---------- Extract to read

Minimizing $l(x,y)$

Let us, for avoiding confusion later, write $l$ as $l(a,b)=(a-b)^2+(a^2-3b+5)^2 \ \ \forall \ a,b \in \mathbb{R}$

Now, this looks similar to the distance formula in coordinate geometry, doesn't it? If this strikes , then the problem becomes easy.

We can think of $l(a,b)$ as the square of the distance between the points $(a,a^2+5)$ and $(b,3b)$ .

The first set of points is the upward parabola $y=x^2+5$ and the second set of points is the straight line $y=3x$ .

$\therefore$ we need to find the shortest distance between the curves $y=3x$ and $y=x^2+5$ .

This occurs along the common normal, as can be seen from a rough sketch of the graphs.

Or, this can be put the other way round, and we can say that the tangent at the point on the parabola which is nearest to the line is parallel to the line.

$\therefore \ 2x=3 \ \implies \ x=\dfrac{3}{2}$ .

The point on the parabola nearest to the line is therefore $\left(\dfrac{3}{2}, \dfrac{29}{4}\right)$

Hence, $\begin{aligned} \min \{l(a,b)\}=\min \{l(x,y)\} &=\left|\dfrac{3 \cdot \dfrac{3}{2}-\dfrac{29}{4}}{\sqrt {3^2+1^2}}\right|^2\\ &= \left|-\dfrac{11}{4\sqrt 10}\right|^2 \\ &=\boxed{\dfrac{121}{160}} \end{aligned}$

--------------------
---------- The data

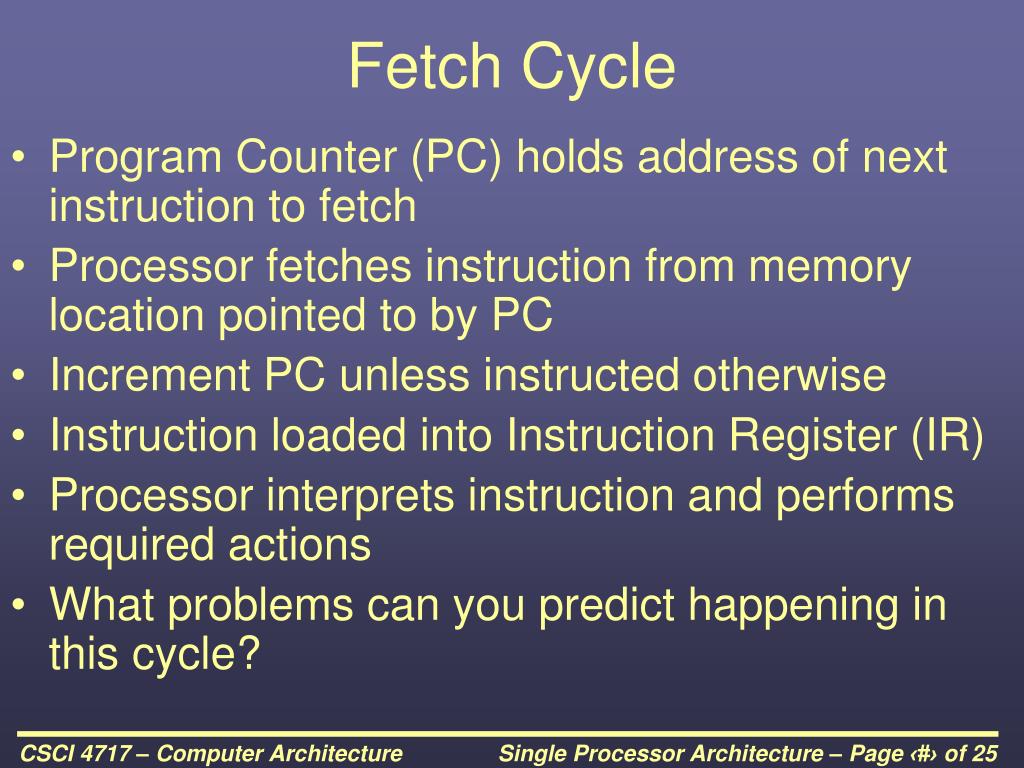 Fetch Cycle

• Program Counter (PC) holds address of next instruction to fetch
• Processor fetches instruction from memory location pointed to by PC
• Increment PC unless instructed otherwise
• Instruction loaded into Instruction Register (IR)
• Processor interprets instruction and performs required actions
• What problems can you predict happening in this cycle?

CSCI 4717 – Computer Architecture

Single Processor Architecture – Page ‹#› of 25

--------------------

• [What needs to be done]: Extract the passage of the minimization solution from "Or, this can" up to and including "to the line.", copying it word for word.

• [Response to the exercise]:
Or, this can be put the other way round, and we can say that the tangent at the point on the parabola which is nearest to the line is parallel to the line.